Sacramento, CA – Insurance companies’ illegal use of job and education level to price auto insurance discriminates against lower income drivers and communities of color and must end, Consumer Watchdog will testify at a California Department of Insurance workshop this afternoon.
The workshop will consider rules proposed after Consumer Watchdog and ten other civil rights and community groups petitioned the Department to ban the use of job and education level in auto insurance rating in 2019. The group will urge the Department to make clarifying amendments and then formally propose the rule for adoption after two years of investigation of the practice, and decades of abuse by insurance companies.
Read Consumer Watchdog’s comments on the proposed regulation.

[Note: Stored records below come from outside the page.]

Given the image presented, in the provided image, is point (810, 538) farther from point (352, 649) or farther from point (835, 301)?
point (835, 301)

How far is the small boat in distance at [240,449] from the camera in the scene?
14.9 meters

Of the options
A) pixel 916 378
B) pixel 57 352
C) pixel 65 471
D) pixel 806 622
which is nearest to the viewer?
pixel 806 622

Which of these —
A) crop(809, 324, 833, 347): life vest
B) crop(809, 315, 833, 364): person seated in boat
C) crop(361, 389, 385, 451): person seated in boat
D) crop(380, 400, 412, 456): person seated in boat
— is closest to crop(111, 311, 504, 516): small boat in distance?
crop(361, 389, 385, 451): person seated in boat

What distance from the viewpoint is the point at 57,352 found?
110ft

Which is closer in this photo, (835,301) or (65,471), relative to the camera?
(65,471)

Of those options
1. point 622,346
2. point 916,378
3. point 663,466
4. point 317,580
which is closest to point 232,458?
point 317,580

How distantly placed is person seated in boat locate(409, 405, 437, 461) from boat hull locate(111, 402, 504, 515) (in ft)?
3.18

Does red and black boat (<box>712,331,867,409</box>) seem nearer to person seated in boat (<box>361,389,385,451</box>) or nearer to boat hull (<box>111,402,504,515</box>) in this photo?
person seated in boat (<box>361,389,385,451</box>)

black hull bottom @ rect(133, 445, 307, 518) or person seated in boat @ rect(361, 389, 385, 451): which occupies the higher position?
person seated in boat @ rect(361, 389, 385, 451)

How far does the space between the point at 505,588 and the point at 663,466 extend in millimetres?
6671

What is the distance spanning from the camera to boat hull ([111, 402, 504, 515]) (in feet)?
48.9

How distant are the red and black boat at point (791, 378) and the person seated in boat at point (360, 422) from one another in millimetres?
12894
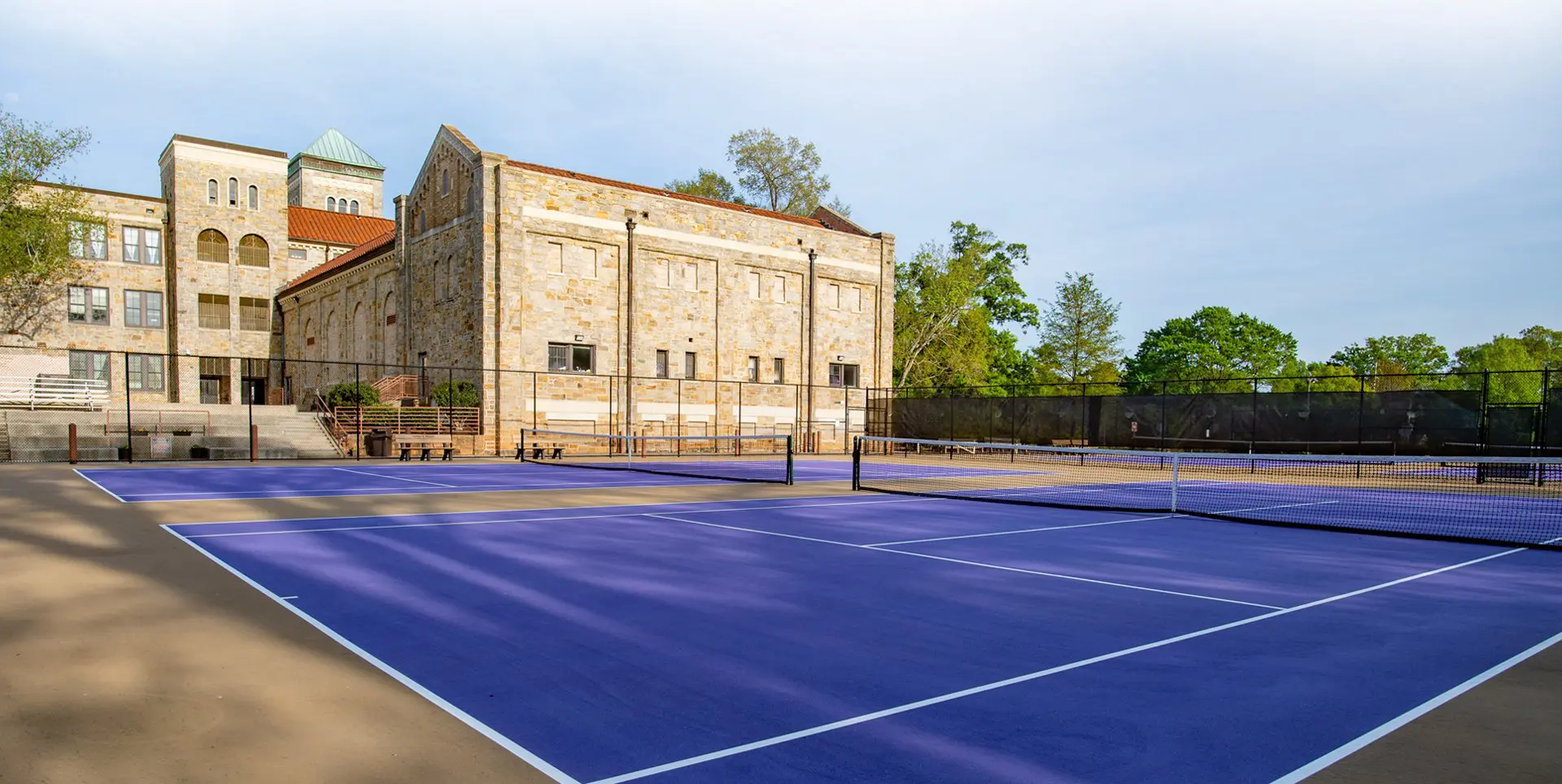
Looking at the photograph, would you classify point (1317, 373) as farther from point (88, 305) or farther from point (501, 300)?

Read the groups’ February 2019 petition.
California Proposition 103, enacted by voters in 1988, requires auto insurance prices to be based primarily on how a person drives – driving record, miles driven annually, and years of driving experience. It also allowed groups of consumers to band together and negotiate discounts for their members. However, insurance companies have for decades illegally subsidized discounts for drivers with white collar occupations and college degrees by forcing other drivers to pay more.
“For too long in California, insurers have been using education level and occupation as a back-door method to charge drivers of color and lower income drivers more,” said Daniel L. Sternberg, Consumer Watchdog staff attorney. “Proposition 103 prohibits the racial and economic disparities caused by insurance companies’ current practice.”

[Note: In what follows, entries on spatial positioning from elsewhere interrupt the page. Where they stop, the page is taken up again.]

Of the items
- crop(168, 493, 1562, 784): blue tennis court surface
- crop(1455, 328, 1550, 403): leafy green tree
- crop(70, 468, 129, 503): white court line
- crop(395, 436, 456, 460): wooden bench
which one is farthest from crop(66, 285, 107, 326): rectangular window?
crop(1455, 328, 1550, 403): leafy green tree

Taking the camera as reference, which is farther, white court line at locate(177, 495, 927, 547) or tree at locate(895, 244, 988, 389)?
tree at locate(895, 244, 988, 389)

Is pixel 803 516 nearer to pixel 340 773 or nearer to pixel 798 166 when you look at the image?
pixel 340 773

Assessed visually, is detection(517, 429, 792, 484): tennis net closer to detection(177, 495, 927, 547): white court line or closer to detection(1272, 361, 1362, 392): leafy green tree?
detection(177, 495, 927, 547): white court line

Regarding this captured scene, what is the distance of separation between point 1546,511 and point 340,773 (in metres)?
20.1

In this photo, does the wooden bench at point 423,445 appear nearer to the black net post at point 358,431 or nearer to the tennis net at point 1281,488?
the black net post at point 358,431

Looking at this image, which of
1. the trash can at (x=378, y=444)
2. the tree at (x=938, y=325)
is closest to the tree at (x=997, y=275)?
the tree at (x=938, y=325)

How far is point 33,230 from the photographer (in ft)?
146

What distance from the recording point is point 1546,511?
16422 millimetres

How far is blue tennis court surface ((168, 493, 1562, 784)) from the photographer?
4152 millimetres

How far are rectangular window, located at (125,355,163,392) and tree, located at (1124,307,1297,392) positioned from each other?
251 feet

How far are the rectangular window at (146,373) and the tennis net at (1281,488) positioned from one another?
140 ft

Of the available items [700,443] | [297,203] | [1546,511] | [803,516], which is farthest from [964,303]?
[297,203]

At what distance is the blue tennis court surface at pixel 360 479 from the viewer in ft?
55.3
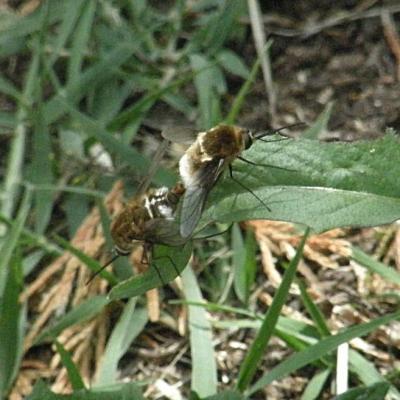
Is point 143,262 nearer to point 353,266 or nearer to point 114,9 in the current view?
point 353,266

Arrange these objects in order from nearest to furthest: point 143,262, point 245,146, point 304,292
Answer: point 245,146 → point 304,292 → point 143,262

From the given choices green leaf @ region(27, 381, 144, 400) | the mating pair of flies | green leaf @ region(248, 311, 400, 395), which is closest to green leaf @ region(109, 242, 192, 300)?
the mating pair of flies

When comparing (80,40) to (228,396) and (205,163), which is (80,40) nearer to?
(205,163)

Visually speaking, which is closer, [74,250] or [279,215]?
[279,215]

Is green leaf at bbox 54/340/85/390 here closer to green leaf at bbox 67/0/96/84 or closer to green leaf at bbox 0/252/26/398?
green leaf at bbox 0/252/26/398

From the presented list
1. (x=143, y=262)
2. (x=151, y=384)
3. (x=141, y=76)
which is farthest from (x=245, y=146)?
(x=141, y=76)

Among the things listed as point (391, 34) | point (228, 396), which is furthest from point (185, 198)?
point (391, 34)
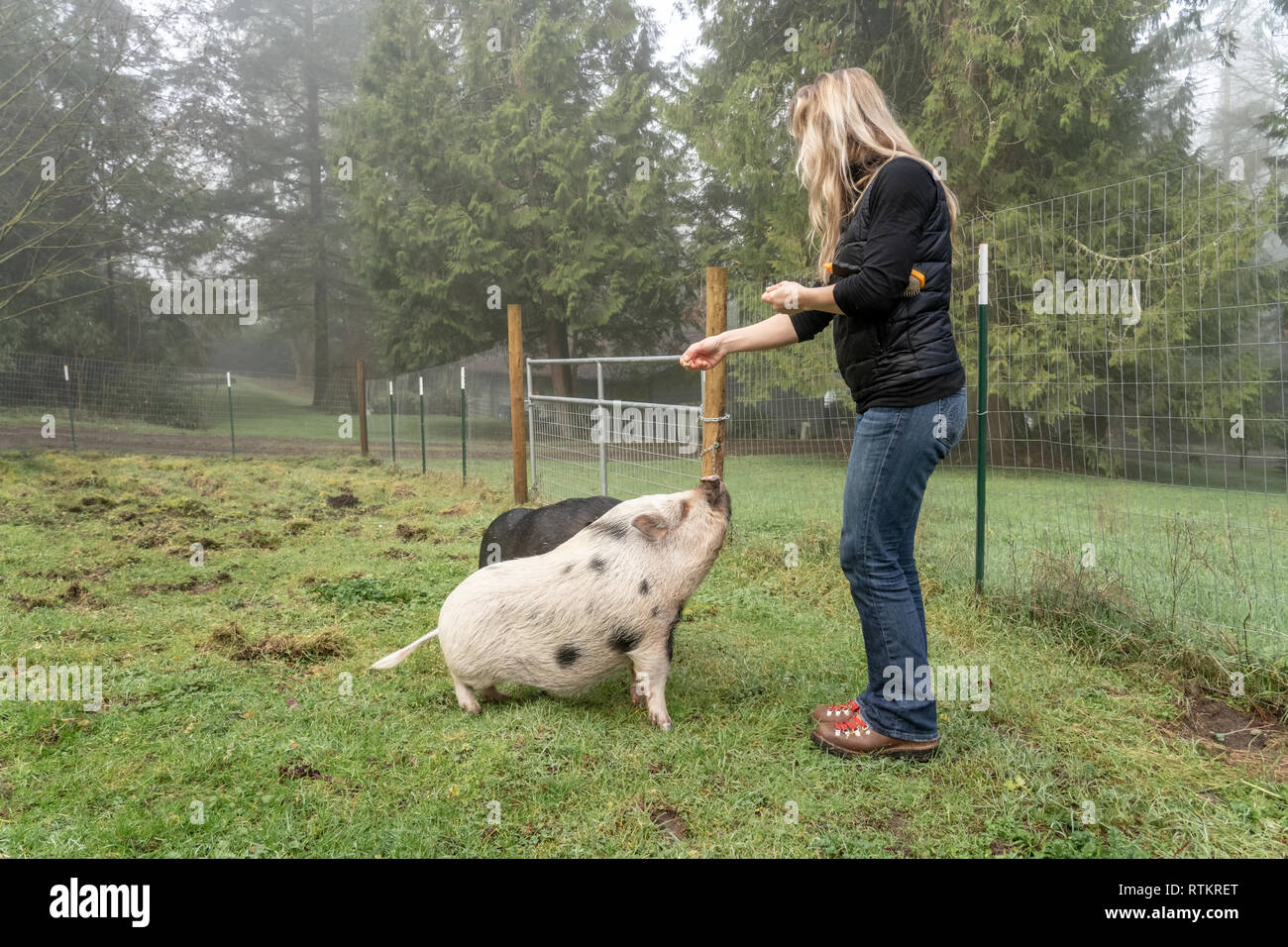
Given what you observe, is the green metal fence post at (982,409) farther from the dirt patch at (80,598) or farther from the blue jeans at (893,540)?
the dirt patch at (80,598)

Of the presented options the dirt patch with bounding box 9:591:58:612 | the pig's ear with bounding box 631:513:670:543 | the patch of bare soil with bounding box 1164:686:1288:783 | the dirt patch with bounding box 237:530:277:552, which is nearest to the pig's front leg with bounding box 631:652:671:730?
the pig's ear with bounding box 631:513:670:543

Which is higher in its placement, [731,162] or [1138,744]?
[731,162]

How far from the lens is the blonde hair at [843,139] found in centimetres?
252

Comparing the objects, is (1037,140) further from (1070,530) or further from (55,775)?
(55,775)

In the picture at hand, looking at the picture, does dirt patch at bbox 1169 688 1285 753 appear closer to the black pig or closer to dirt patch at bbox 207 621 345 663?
the black pig

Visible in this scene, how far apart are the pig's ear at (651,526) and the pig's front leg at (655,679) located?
394 millimetres

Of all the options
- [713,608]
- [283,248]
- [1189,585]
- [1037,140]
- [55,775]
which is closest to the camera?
[55,775]

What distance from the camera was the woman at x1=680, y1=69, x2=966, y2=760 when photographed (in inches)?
93.9

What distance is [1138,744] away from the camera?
9.47 feet

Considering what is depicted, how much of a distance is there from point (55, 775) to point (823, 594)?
12.0 ft

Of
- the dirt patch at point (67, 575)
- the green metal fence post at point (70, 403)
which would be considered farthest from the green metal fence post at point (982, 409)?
the green metal fence post at point (70, 403)

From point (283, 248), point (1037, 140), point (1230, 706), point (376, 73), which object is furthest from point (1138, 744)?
point (283, 248)

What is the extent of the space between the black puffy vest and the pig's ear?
0.90 meters

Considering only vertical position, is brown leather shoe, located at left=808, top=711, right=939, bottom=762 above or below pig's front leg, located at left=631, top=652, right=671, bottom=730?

The proposed rules would end insurance companies’ illegal use of job and education as rating factors, and preserve discounts negotiated by legitimate groups of consumers for millions of their members. They would prohibit insurance companies from only offering group discounts to drivers on a list of well-paid professions or college graduates. For example, AAA offers group discounts to drivers on this arbitrary list of white-collar jobs.

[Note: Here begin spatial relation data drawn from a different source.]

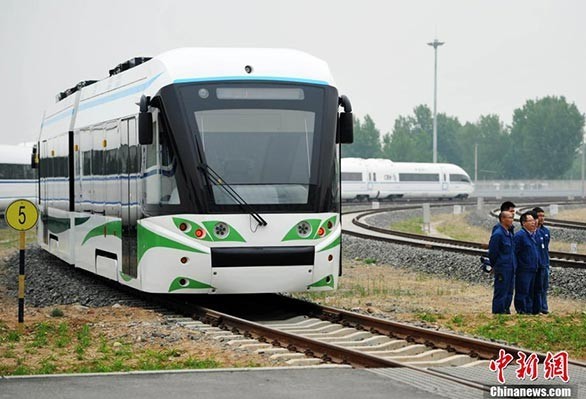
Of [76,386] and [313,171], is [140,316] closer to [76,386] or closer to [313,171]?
[313,171]

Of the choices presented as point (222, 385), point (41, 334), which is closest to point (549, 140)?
point (41, 334)

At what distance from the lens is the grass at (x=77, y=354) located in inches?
465

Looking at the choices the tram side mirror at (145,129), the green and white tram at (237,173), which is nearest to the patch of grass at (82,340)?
the green and white tram at (237,173)

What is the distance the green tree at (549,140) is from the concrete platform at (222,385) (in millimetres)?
150691

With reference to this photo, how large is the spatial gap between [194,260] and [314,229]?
1.71 meters

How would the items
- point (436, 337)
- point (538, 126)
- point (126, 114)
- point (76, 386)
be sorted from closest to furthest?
point (76, 386) → point (436, 337) → point (126, 114) → point (538, 126)

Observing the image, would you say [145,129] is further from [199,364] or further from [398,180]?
[398,180]

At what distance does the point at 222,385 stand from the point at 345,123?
7.22m

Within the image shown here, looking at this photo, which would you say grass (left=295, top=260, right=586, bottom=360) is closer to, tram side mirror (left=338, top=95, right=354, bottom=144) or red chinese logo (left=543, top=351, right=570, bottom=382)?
red chinese logo (left=543, top=351, right=570, bottom=382)

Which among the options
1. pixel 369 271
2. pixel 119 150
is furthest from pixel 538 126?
pixel 119 150

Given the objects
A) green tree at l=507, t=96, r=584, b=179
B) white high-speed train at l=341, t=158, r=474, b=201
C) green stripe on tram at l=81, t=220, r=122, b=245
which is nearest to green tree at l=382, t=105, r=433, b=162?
green tree at l=507, t=96, r=584, b=179

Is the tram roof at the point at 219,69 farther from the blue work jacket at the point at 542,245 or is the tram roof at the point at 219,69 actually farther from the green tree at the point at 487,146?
the green tree at the point at 487,146

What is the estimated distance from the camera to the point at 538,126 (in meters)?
161

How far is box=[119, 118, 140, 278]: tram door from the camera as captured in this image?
17328mm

Insurers would have to demonstrate their group discounts are not concentrated in affluent ZIP Codes but are distributed more equitably across California’s lower-income and diverse neighborhoods. If they are not, no group discounts may be offered.
A Department of Insurance report in September 2019 found that insurers’ current practices cause “wide socioeconomic disparities,” with premiums as much as 25% higher for drivers who have lower levels of educational attainment and reside in ZIP codes with lower per capita incomes (reflecting job status) and in which communities of color predominate.
In 2017, just 12.2 percent of Latinx and 24 percent of Black Californians over the age of 25 had a bachelor’s degree or higher. Latinx and Black Californians also earn lower median incomes than white Californians. Undocumented Californians in particular are most likely to have jobs in low-paying industries like agriculture, child care, restaurants, hotels and construction. These communities all pay more to subsidize discounts for drivers with better-paid professions, said the groups in their 2019 petition.
See the draft regulation issued by the California Department of Insurance: http://www.insurance.ca.gov/0400-news/0100-press-releases/2021/release021-2021.cfm
Seven of the top ten auto insurance companies in California currently discriminate against drivers based on job and education.
The state of Massachusetts bans the use of education and occupation to set auto insurance rates; New York banned their use in 2017 unless insurers can prove they do not result in unfairly discriminatory rates; and, legislation to bar the use of education and occupation in auto insurance rating is currently moving through the New Jersey legislature.